Commentary

Men's Magazines Face Another Midlife Crisis

  • by November 6, 2019
Men's magazines have had more midlife crises than an alcoholic stockbroker being served with divorce papers for the fourth time.
Their latest so-called crisis comes from a growing public awareness of "toxic masculinity" and changing attitudes about gender fluidity that redefine what being a man means. The viability of publications like Esquire, Playboy, GQ and Maxim has become the subject of recent debate, as if these magazines ever had broad appeal.
The idea of a men's magazine is “hopelessly passé as a private gentlemen’s club,” according to a recent article in City Journal, the magazine published by the Manhattan Institute, a free-market think tank. In his 5,000-word chronicle of men's publications, journalist Brian Patrick Eha concluded that "as magazines, they are dying or dead -- and the dead do not improve."

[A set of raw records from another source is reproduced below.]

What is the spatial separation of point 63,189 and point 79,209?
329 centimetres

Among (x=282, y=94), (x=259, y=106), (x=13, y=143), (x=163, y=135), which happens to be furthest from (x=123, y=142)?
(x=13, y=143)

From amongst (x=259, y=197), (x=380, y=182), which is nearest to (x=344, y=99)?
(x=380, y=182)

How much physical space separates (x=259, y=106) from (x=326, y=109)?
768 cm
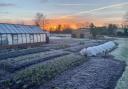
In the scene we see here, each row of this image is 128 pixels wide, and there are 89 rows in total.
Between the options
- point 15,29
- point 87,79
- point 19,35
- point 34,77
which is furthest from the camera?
point 15,29

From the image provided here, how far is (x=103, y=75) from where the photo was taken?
52.7 ft

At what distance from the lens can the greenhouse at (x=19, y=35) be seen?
3131cm

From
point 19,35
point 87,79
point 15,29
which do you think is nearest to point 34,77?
point 87,79

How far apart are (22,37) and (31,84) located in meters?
22.5

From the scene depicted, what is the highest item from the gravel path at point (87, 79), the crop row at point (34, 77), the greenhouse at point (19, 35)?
the greenhouse at point (19, 35)

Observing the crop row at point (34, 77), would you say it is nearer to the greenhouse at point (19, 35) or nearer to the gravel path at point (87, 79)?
the gravel path at point (87, 79)

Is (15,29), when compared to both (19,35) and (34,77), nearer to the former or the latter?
(19,35)

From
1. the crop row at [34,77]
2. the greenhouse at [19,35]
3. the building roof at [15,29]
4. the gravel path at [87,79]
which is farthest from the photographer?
the building roof at [15,29]

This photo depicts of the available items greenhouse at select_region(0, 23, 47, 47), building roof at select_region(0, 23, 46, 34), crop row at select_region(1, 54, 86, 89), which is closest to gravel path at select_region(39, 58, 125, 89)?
crop row at select_region(1, 54, 86, 89)

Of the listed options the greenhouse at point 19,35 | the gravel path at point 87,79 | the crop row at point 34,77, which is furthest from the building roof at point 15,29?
the gravel path at point 87,79

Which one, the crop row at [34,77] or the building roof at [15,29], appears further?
the building roof at [15,29]

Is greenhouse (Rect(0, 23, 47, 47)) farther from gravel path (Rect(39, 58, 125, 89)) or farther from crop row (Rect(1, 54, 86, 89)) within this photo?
gravel path (Rect(39, 58, 125, 89))

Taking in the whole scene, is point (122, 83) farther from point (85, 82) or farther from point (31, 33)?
point (31, 33)

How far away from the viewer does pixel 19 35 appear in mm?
34344
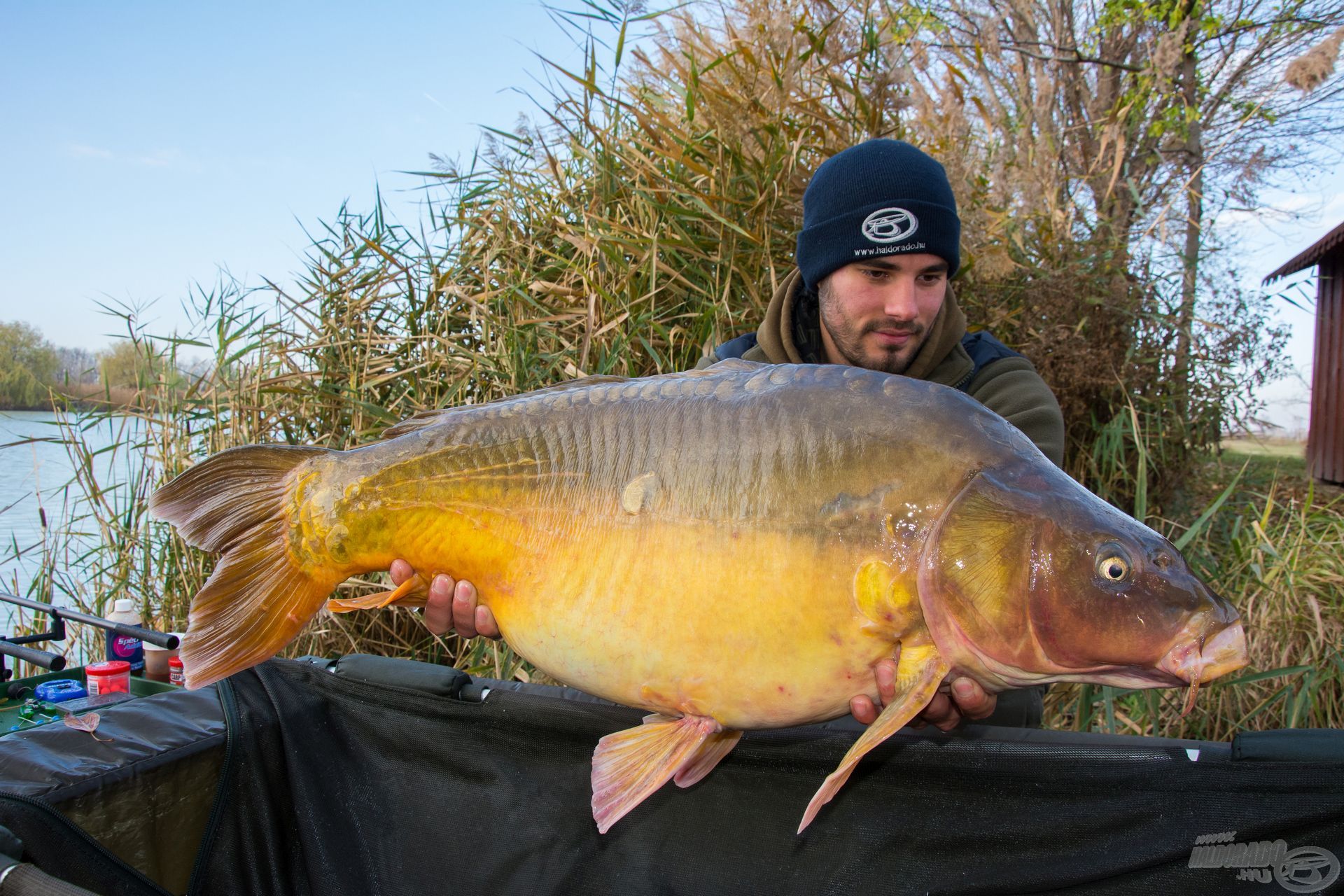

The New York Times followed with own analysis of the "identity crisis" confronting the boys' club of glossy publishing. Alex Williams, a reporter for the newspaper's Style section, offered a more optimistic assessment of the state of men's publishing. He pointed to current circulation numbers for GQ and Esquire that indicate the publications are a "long, long way from life support."
Having seen men's magazines survive past crises and cultural shifts, I don't see any reason why the changing cultural attitudes will prevent them from living to see another day.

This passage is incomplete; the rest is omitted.